*What is expected*
Word for word, copy out the records given below.

Dataset entries
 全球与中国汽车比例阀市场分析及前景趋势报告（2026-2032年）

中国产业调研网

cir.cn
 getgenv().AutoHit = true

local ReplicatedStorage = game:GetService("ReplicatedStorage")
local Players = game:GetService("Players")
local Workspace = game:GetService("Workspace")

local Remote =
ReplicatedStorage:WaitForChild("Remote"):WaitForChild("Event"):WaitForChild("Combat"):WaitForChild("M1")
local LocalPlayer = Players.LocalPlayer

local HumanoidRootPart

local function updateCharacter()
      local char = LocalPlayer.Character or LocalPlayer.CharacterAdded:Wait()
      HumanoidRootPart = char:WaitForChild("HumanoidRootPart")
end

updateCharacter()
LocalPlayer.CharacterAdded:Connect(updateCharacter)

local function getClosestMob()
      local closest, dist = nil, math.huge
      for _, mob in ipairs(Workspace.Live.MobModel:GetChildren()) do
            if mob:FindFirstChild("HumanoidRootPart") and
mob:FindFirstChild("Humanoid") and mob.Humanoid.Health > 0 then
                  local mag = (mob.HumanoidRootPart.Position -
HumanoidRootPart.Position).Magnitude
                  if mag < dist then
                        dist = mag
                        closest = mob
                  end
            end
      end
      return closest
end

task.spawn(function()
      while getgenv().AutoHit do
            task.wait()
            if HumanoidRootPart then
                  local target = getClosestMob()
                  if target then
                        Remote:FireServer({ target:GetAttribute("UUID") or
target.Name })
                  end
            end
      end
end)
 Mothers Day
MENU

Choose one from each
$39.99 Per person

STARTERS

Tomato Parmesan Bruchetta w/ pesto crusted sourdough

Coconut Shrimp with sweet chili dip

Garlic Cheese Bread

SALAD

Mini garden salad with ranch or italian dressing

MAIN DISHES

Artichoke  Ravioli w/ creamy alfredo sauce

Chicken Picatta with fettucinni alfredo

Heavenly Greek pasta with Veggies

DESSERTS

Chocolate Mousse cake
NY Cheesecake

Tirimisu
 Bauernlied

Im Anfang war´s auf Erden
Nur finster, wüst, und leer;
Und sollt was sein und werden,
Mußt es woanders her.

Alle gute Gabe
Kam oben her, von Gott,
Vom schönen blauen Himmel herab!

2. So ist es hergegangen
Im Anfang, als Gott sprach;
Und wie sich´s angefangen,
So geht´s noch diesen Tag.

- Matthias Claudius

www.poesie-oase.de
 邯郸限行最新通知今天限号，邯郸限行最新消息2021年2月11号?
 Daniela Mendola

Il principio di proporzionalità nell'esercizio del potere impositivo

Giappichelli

*Result of the task*
 全球与中国汽车比例阀市场分析及前景趋势报告（2026-2032年）

中国产业调研网

cir.cn
 getgenv().AutoHit = true

local ReplicatedStorage = game:GetService("ReplicatedStorage")
local Players = game:GetService("Players")
local Workspace = game:GetService("Workspace")

local Remote =
ReplicatedStorage:WaitForChild("Remote"):WaitForChild("Event"):WaitForChild("Combat"):WaitForChild("M1")
local LocalPlayer = Players.LocalPlayer

local HumanoidRootPart

local function updateCharacter()
      local char = LocalPlayer.Character or LocalPlayer.CharacterAdded:Wait()
      HumanoidRootPart = char:WaitForChild("HumanoidRootPart")
end

updateCharacter()
LocalPlayer.CharacterAdded:Connect(updateCharacter)

local function getClosestMob()
      local closest, dist = nil, math.huge
      for _, mob in ipairs(Workspace.Live.MobModel:GetChildren()) do
            if mob:FindFirstChild("HumanoidRootPart") and
mob:FindFirstChild("Humanoid") and mob.Humanoid.Health > 0 then
                  local mag = (mob.HumanoidRootPart.Position -
HumanoidRootPart.Position).Magnitude
                  if mag < dist then
                        dist = mag
                        closest = mob
                  end
            end
      end
      return closest
end

task.spawn(function()
      while getgenv().AutoHit do
            task.wait()
            if HumanoidRootPart then
                  local target = getClosestMob()
                  if target then
                        Remote:FireServer({ target:GetAttribute("UUID") or
target.Name })
                  end
            end
      end
end)
 Mothers Day
MENU

Choose one from each
$39.99 Per person

STARTERS

Tomato Parmesan Bruchetta w/ pesto crusted sourdough

Coconut Shrimp with sweet chili dip

Garlic Cheese Bread

SALAD

Mini garden salad with ranch or italian dressing

MAIN DISHES

Artichoke  Ravioli w/ creamy alfredo sauce

Chicken Picatta with fettucinni alfredo

Heavenly Greek pasta with Veggies

DESSERTS

Chocolate Mousse cake
NY Cheesecake

Tirimisu
 Bauernlied

Im Anfang war´s auf Erden
Nur finster, wüst, und leer;
Und sollt was sein und werden,
Mußt es woanders her.

Alle gute Gabe
Kam oben her, von Gott,
Vom schönen blauen Himmel herab!

2. So ist es hergegangen
Im Anfang, als Gott sprach;
Und wie sich´s angefangen,
So geht´s noch diesen Tag.

- Matthias Claudius

www.poesie-oase.de
 邯郸限行最新通知今天限号，邯郸限行最新消息2021年2月11号?
 Daniela Mendola

Il principio di proporzionalità nell'esercizio del potere impositivo

Giappichelli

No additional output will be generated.